Thursday, February 26, 2009

Please Stop the Remakes

Please Stop the Remakes

In perusing the movie-news of the day, I was driven to utter despair...

In the course of 15 minutes, scrolling from headline to headline in Google Reader, I saw more news about upcoming and potential remakes than I can count. Let me list a few just off the top of my head:







YOGI BEAR (Yogi freakin' Bear?)

Admittedly, I have no problem with some remakes like ASTRO BOY or THE GREEN HORNET. Those might be ok in the end, but TOTAL RECALL and YOGI BEAR? YOGI BEAR???? Is there really such a cult following of our favorite picnic-basket-thieving-bear that they need to modernize him? I think Hanna and Barbera nailed Yogi, Boo Boo, and Ranger Smith. You ain't gonna improve on it...just ruin it. Is it that hard to write a story about a new character that is a bear? There must be millions of untold bear-stories waiting to be written and brought to the big screen. Did not UNDERDOG teach you folks anything? Will I be hearing of TENNESSEE TUXEDO and his old pal, CHUMLEY coming in 2011? Go find a new story with new characters, please!

I must also admit that such remakes do offer a chance to revisit some classic movie and TV musical themes, but there is an equal chance that those themes could be hacked and slashed to unenjoyable bits as well...or discarded altogether. We love our classic music themes, but we also like to get introduced to new ones, too.

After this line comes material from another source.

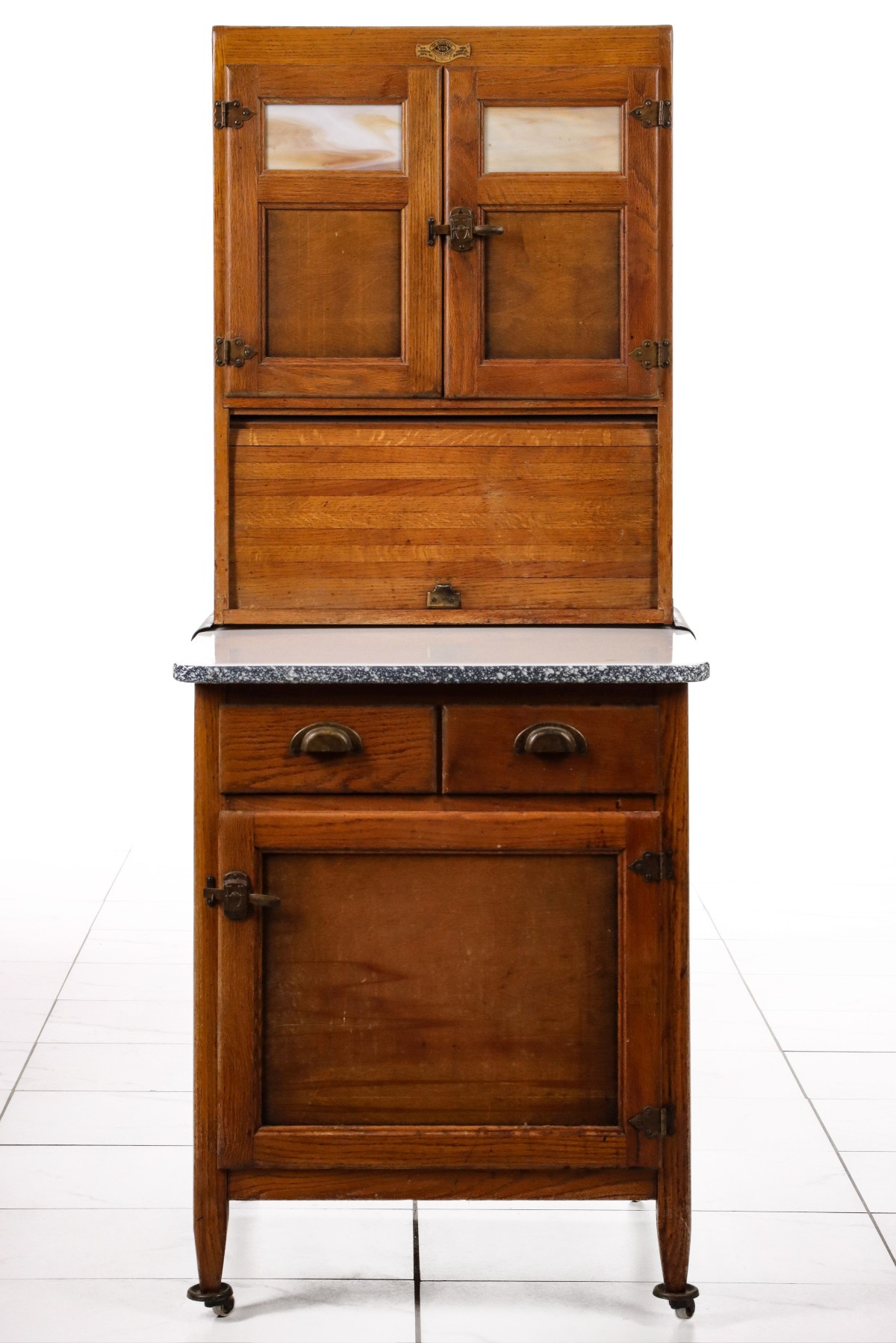 THE BEST LITTLE HOOSIER BRAND KITCHEN CABINET C. 1920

Don't rob us of that experience.

Hollywood is going for the cheap and easy answer. They are milking the past for every penny it has left in it. For every successful remake-venture (Transformers) there are a dozen disasters (Planet of the Apes, Psycho, Bewitched, Scooby Doo, Fat Albert, Wild Wild West, Poseidon). Perhaps this isn't a bad thing, actually. If enough of these remakes bomb at the box office, perhaps...just perhaps...the studios will look at that growing stack of original screenplays and developing some new properties for moviegoers to enjoy.

So I'm begging you producers, please give the remakes a rest. If we are using movies as our escape from the desperate economic times we live in right now, we don't need to go and see poor remakes of properties we already have fond memories of. That's just pourring salt on our collective economic wound and that's just mean.